Monday, October 14, 2013

Scratching the Surface


Initial Response to The Magus

            Given the breadth of this work, I am going to have to considerably limit the scope of this initial reflection and I hope to be able to set myself up for a more in depth analysis for later in the semester.  That being said, I would like to start this discussion at the same place we started the semester.  Does anyone else remember the quote that Dr. Sexson brought up on the first day of class?  Well, I do.  And since we have talked about reading too much into things, that is exactly what I am going to do.  It is my opinion that Dr.
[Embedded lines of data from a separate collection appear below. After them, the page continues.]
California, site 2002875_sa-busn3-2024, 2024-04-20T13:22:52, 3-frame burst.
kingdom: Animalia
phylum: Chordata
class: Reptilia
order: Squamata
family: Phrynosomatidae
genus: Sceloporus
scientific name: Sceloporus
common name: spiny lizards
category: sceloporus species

Sexson was setting us up for The Magus when he said, “What see’st though else in the dark backward and abysm of time.”  This quote, taken from Act 1 Scene 2 of the Tempest, spoken by Prospero, was, somehow, supposed to bring us both into the past and the future (I will leave an explanation for that up to Eliot).

            This is one of the ideas put forward by Nicholas Urf himself as to how we are to interpret the novel.  The Magus is, amongst other things, a retelling of The Tempest.  We are given a magician who is capable of manipulating the reality of everyone and everything in the story to his will; two lovers who are going to come together through the senex of the magician (I may have taken some liberties this term); various characters who do the magicians bidding.  However, Fowles takes his story a step further by throwing the reader into the chaos along with the characters (probably one of the reasons he opts for a first person narrative style).  The reader is, in this case, more Ferdinand than Prospero.  But by viewing the two storylines as analogous, it can help a reader reach a conclusion about what happens after the narrative has ended (if the epilogue wasn’t enough for you).  And just as Prospero asks the audience to justify the quality of the performance by applause in his Epilogue, by leaving the end of the story, for lack of a better word, unfinished, Fowles asks for something similar from his audience.

 

            These are just one of my initial responses, but I hope be able to spend some more time exploring the implications of the other Shakespearian references e.g., Hamlet, Othello, As You Like It (the copious A.Y.L.I. references also help a well-versed reader come to a conclusion about the end, as well).